Catégories
Book reviews

Book Review: Creativity, Inc.

Lorsque j’avais dit que les Book Reviews revenaient, je pensais en faire un peu plus d’une par an. Et bien c’est raté :o)

Creativity, Inc
Creativity, Inc

Creativity, Inc par Ed Catmull

Difficile de classifier Creativity Inc. On pourrait hâtivement le ranger sur une étagère du rayon business pour s’en débarrasser une bonne fois pour toutes, en grommelant que gnagnagna-Pixar-c’était-mieux-avant-et-Disney-c’est-tout-pourri etc. Il n’empêche que c’est un ouvrage majeur, à mille lieues des bullshito-bouquins écrits par des power-bouffons™ pour entrepreneurs facilement influençables, et il ne va pas être simple de lui rendre proprement justice.

Catmull, c’est le gars qui a co-fondé Pixar aux côtés de John Lasseter et de Steve Jobs. Leur histoire, résumé en un chapitre est fascinante. Des premiers pas en animation 3D précalculée -incluant l’invention du smooth shading-, au coûteux divorce de George Lucas qui l’a conduit à se séparer de Pixar, en passant par le licenciement express de John Lasseter par Disney (il avait eu le malheur de leur proposer de s’intéresser aux ordinateurs), aux sautes d’humeur de Steve Jobs (« faisons la nique à ces FDPs d’Apple ! »), sans oublier les errements des premières années de Pixar (« Vendons de gros PCs invendables ! »).

Catmull, contrairement aux apparences, n’est pas un créatif au sens strict du terme. Bien qu’il ait poursuivi des études artistiques, il se rend compte relativement tôt qu’il n’arrivera jamais à devenir un animateur du calibre de Disney et change complètement de voie: il obtient un master en physique puis se tourne vers la discipline naissante de l’infographie. Il voit en effet dans les ordinateurs la possibilité de faciliter dramatiquement l’animation. Après quelques années de R&D en labo, il est repéré par George Lucas qui voit en lui l’homme qui lui faut pour chapeauter sa nouvelle division animation, dont les besoins techniques sont gigantesques.
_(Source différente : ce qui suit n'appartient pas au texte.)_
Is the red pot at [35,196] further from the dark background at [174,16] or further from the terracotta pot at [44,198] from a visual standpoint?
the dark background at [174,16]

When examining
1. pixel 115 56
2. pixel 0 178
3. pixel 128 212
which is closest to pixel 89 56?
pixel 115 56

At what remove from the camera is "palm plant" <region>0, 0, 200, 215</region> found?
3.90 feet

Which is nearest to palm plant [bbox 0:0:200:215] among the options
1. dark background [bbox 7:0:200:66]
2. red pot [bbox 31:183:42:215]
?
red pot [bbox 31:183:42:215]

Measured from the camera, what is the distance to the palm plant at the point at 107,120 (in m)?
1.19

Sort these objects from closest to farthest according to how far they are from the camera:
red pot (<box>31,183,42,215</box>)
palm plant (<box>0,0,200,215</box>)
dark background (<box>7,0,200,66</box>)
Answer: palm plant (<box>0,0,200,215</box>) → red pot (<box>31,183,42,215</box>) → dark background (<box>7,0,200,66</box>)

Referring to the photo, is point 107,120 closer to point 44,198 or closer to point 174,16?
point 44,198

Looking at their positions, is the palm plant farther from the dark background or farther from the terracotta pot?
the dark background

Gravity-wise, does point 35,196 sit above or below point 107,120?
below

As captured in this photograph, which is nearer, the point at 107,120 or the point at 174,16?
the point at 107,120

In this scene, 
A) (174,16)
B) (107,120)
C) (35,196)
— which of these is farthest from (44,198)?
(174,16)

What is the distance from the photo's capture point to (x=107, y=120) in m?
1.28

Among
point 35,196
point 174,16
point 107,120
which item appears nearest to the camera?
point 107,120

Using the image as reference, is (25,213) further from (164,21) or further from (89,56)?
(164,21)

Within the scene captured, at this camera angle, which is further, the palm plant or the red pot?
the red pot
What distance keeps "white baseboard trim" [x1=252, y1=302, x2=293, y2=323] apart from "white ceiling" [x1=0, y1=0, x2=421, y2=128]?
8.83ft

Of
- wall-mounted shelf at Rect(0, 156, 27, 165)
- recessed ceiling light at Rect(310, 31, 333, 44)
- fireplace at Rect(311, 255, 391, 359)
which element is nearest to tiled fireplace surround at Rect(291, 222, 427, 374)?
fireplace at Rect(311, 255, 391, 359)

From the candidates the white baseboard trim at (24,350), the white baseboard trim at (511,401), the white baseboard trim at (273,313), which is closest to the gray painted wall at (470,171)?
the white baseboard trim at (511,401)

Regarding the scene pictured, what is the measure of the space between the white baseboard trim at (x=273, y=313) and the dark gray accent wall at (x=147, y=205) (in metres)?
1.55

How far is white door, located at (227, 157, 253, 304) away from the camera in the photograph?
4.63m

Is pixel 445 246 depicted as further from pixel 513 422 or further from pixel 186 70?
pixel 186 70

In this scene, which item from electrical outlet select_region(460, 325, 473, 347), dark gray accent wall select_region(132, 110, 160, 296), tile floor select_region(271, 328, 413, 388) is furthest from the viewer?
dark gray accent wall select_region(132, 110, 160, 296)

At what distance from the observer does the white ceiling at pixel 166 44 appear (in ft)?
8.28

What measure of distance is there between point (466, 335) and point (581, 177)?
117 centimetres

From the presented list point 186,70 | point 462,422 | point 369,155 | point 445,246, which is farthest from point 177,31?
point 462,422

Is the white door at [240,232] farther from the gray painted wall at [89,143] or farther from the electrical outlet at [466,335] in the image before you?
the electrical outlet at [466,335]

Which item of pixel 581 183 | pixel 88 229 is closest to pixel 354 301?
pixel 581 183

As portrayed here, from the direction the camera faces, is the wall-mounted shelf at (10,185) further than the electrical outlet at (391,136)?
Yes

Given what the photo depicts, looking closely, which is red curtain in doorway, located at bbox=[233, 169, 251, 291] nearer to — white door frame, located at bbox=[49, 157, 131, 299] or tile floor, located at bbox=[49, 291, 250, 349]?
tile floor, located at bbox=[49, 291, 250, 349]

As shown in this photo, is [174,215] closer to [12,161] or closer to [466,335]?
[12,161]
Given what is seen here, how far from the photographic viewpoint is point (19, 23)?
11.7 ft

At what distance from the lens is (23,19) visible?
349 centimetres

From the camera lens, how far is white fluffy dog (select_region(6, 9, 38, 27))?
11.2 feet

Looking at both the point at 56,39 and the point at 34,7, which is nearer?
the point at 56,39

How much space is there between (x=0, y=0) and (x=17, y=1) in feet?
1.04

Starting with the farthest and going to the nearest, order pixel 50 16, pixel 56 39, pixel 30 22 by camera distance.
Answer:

Ce revirement fait de Catmull un facilitateur et très vite il embrasse entièrement son nouveau rôle: faire en sorte que n’importe lequel de ses collaborateurs, qu’il soit animateur, réalisateur, éclairagiste puisse faire son métier de la manière la plus efficace possible. Et pour cela il s’appuie sur plusieurs grands axes que Pixar et lui ont douloureusement appris au fil des années.

La prod, cet enfer

Une des premières leçons à accepter, c’est qu’une production « créative » -audiovisuelle mettons- est par nature chaotique. Les problèmes, blocages et autres périodes de crise sont légion. L’important n’étant non pas de les identifier (ça tout le monde peut le faire), mais de permettre à chacun, même relégué au fin fond de la structure hiérarchique, de pouvoir les corriger. En réfléchissant deux minutes à ce que ça implique, ça flanque le vertige. Cela requiert des dirigeants suffisamment sages pour, entre autres, respecter le processus de création, accepter les changements -parfois profonds-, faciliter les échanges inter-métiers, autoriser l’échec, donner de l’autonomie, rester accessible… Pour ne gratter que la surface.

En presque 30 ans de films d’anim, Catmull dresse un inventaire exhaustif sur les solutions apportées aux myriades de problèmes que Pixar a rencontré. En effet, toutes les productions du studio, succès comme échec, ont vu leur processus de développement criblé de soucis, qu’ils soient d’ordre techniques ou artistiques. Leurs solutions, souvent loin d’un simple « changez le réal », se forgent au fil du temps, et viennent renforcer les leçons accumulées des productions précédentes. On notera particulièrement la création du Braintrust, un atelier de revue des rushes où une sélection d’employés -qui change à chaque nouvelle instance- est invitée à faire part de ses remarques sur l’état du film quelque soit son niveau hiérarchique, ou encore le redesign complet de l’intérieur du building de Disney Animation afin de supprimer la séparation entre les execs et les petites mains.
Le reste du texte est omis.